Consider using User:So9q/wikidata-topic-curator-link.js to send items to the start page conveniently using the link in the Toolbox. The tool will automatically fetch and populate the terms based on label and aliases of the item upon load.

Synia support

[edit]

Synia topics now include links to this tool.

Source code

[edit]

Impact

[edit]

2025-03-18

[edit]

As of 2025-03-18 there are 18,365,532 P921 statements on items that are inferred from the title. source (WDQS query that times out)

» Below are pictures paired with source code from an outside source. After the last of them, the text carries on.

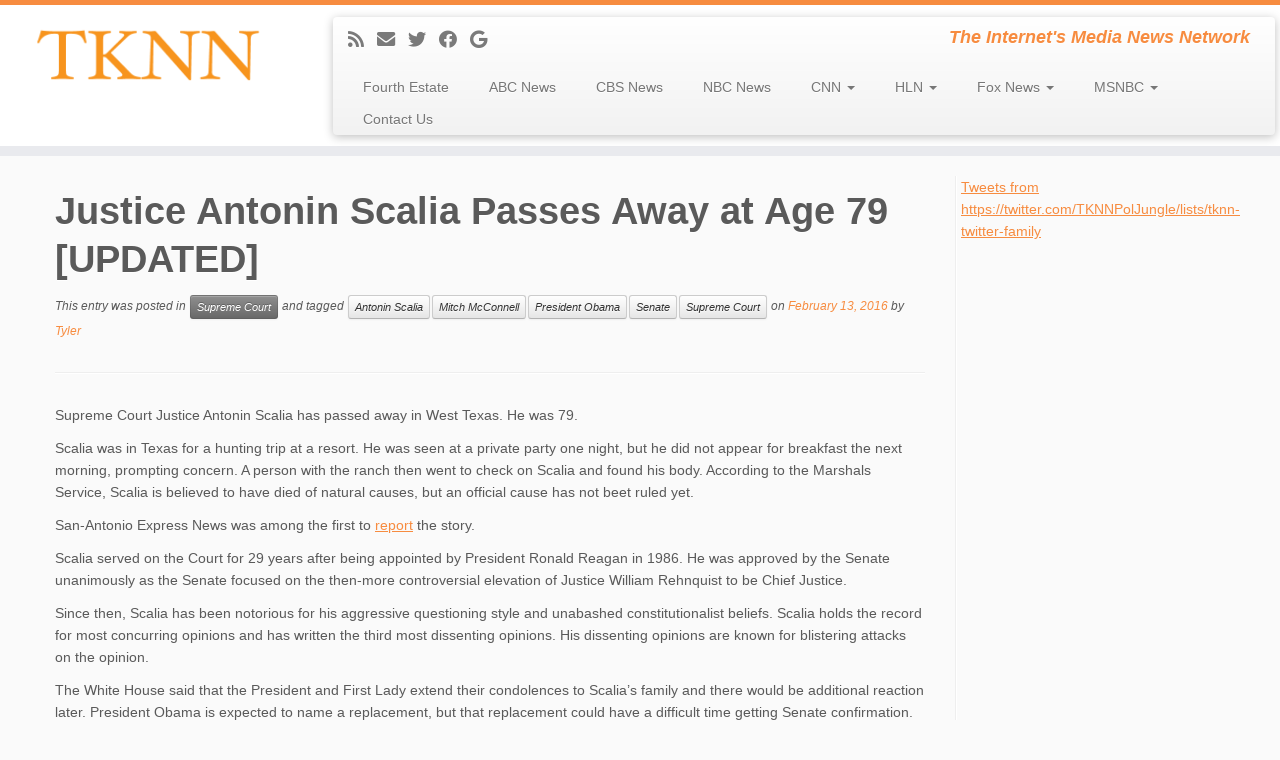

--- FILE ---
content_type: text/html; charset=utf-8
request_url: https://www.google.com/recaptcha/api2/aframe
body_size: 267
content:
<!DOCTYPE HTML><html><head><meta http-equiv="content-type" content="text/html; charset=UTF-8"></head><body><script nonce="pMyLqyrfUAsVGvn4XsKXbA">/** Anti-fraud and anti-abuse applications only. See google.com/recaptcha */ try{var clients={'sodar':'https://pagead2.googlesyndication.com/pagead/sodar?'};window.addEventListener("message",function(a){try{if(a.source===window.parent){var b=JSON.parse(a.data);var c=clients[b['id']];if(c){var d=document.createElement('img');d.src=c+b['params']+'&rc='+(localStorage.getItem("rc::a")?sessionStorage.getItem("rc::b"):"");window.document.body.appendChild(d);sessionStorage.setItem("rc::e",parseInt(sessionStorage.getItem("rc::e")||0)+1);localStorage.setItem("rc::h",'1768860852150');}}}catch(b){}});window.parent.postMessage("_grecaptcha_ready", "*");}catch(b){}</script></body></html>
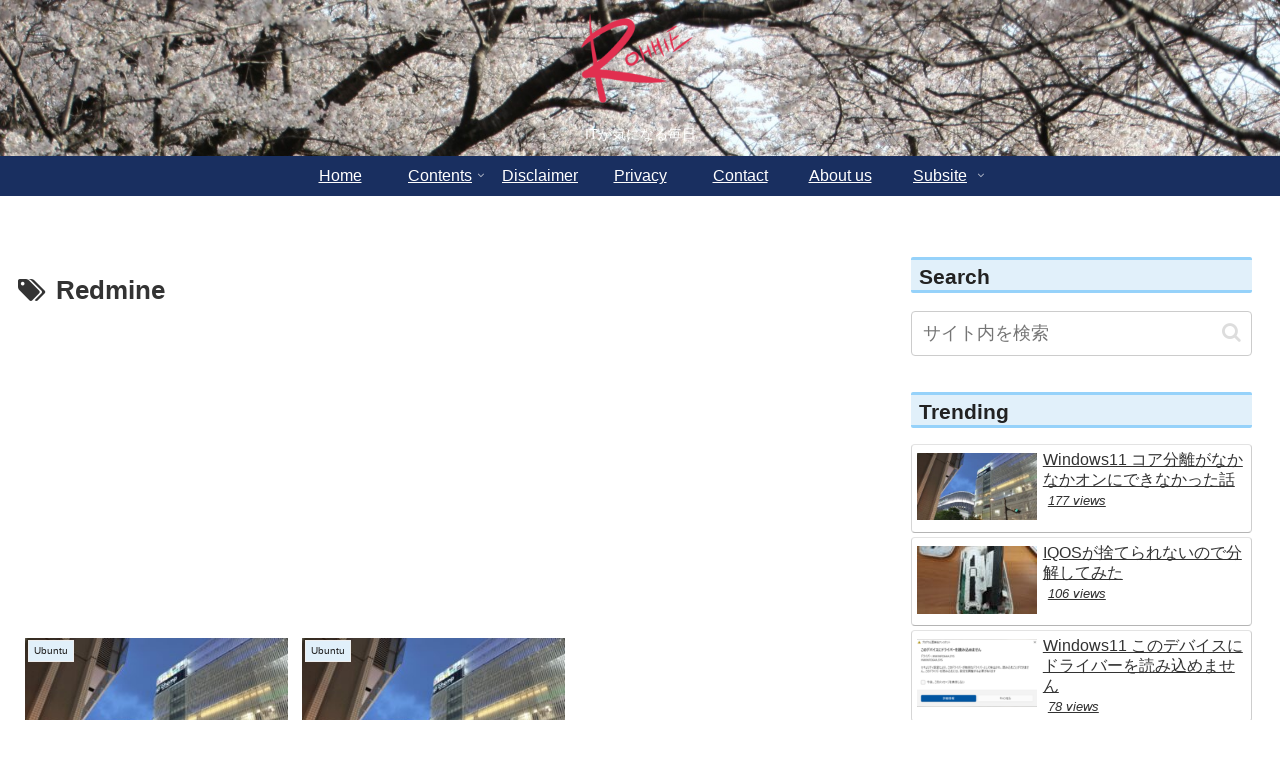

--- FILE ---
content_type: text/html; charset=utf-8
request_url: https://www.google.com/recaptcha/api2/aframe
body_size: 270
content:
<!DOCTYPE HTML><html><head><meta http-equiv="content-type" content="text/html; charset=UTF-8"></head><body><script nonce="oXY3SeLbjN9QqyNCzFnBVA">/** Anti-fraud and anti-abuse applications only. See google.com/recaptcha */ try{var clients={'sodar':'https://pagead2.googlesyndication.com/pagead/sodar?'};window.addEventListener("message",function(a){try{if(a.source===window.parent){var b=JSON.parse(a.data);var c=clients[b['id']];if(c){var d=document.createElement('img');d.src=c+b['params']+'&rc='+(localStorage.getItem("rc::a")?sessionStorage.getItem("rc::b"):"");window.document.body.appendChild(d);sessionStorage.setItem("rc::e",parseInt(sessionStorage.getItem("rc::e")||0)+1);localStorage.setItem("rc::h",'1769271351943');}}}catch(b){}});window.parent.postMessage("_grecaptcha_ready", "*");}catch(b){}</script></body></html>

--- FILE ---
content_type: text/css
request_url: https://rohhie.net/wp-content/cache/minify/1/c4907.css
body_size: -152
content:

/*!
Theme Name: Cocoon Child
Description: Cocoon専用の子テーマ
Theme URI: https://wp-cocoon.com/
Author: わいひら
Author URI: https://nelog.jp/
Template:   cocoon-master
Version:    1.1.2
*/
.sidebar .toc-widget-box{overflow-y:auto;max-height:90vh;padding-bottom:2px}@media screen and (max-width: 1023px){}@media screen and (max-width: 834px){}@media screen and (max-width: 480px){}

--- FILE ---
content_type: application/x-javascript
request_url: https://rohhie.net/wp-content/themes/cocoon-child-master/skins/rohhie/javascript.js?ver=6.9&fver=20220828010804
body_size: 486
content:
//ここにスキンで利用するJavaScriptを記入する

// 目次からするっとスクロール
//jQuery(function(){
//   jQuery('a[href^="#"]').click(function() {
//      var speed = 750;
//      var offset= 30;
//      var href= jQuery(this).attr("href");
//      var target = jQuery(href == "#" || href == "" ? 'html' : href);
//      var position = target.offset().top - offset;
//      jQuery('body,html').animate({scrollTop:position}, speed, 'swing');
//      return true;
//   });
//});

// スクロールパフォーマンスの改善
(function () {
    // https://stackoverflow.com/questions/14439903/how-can-i-detect-device-touch-support-in-javascript
    const isTouchSupported = 'ontouchstart' in window ||
        window.DocumentTouch && document instanceof window.DocumentTouch ||
        navigator.maxTouchPoints > 0 ||
        window.navigator.msMaxTouchPoints > 0;

    if (isTouchSupported) {
        // https://github.com/WICG/EventListenerOptions/blob/gh-pages/explainer.md#feature-detection
        let supportsPassive = false;
        try {
            let opts = Object.defineProperty({}, 'passive', {
                get: function () {
                    supportsPassive = true;
                }
            });
            window.addEventListener("testPassive", null, opts);
            window.removeEventListener("testPassive", null, opts);
        } catch (e) {
        }

        if (supportsPassive) {
            // https://stackoverflow.com/questions/36675693/eventtarget-interface-in-safari
            const target = window.EventTarget || Element;
            const originalAddEventListener = target.prototype.addEventListener;
            target.prototype.addEventListener = function (type, listener, options) {
                if ('wheel' === type || 'mousewheel' === type || 'touchstart' === type || 'touchmove' === type) {
                    options = options || {};
                    options.passive = true;
                }
                originalAddEventListener.call(this, type, listener, options);
            };
        }
    }
})();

26,471,737 articles are missing P921 out of 45,094,308 total (=58,7%)

2024-03-07

[edit]

The React rewrite was no deployed in Toolforge. It is way faster than the old Python Flask app. :D

2024-02-18 week 3

[edit]
  • Scientific articles: 24 079 010/41 447 254. Items missing at least one topic: 58,10%
  • Riksdagen documents: 183 820/263 831. Items missing at least one topic: 69,67%

The tool is now hosted in a private VPS in Germany.

2024-02-01 week 1

[edit]

Down to 24 153 666. Difference: -~40k

The tool has not yet been launched in a way that enables batches larger than 30 items because of limitations in Toolforge.

2024-01-24 baseline

[edit]

The number of scholarly articles missing any subject is 24 194 625. This is a few million items more are needing a topic since I quit using ItemSubjector and recommended others to do the same in 2022.

The matching of journals to topics has only changed by a few hundred to 85 080 since I worked on it with ItemSubjector. We really need that to be zero so we can match better by selecting subset of articles. E.g. when working on a physics topic we can exclude al articles not linked to a physics journal.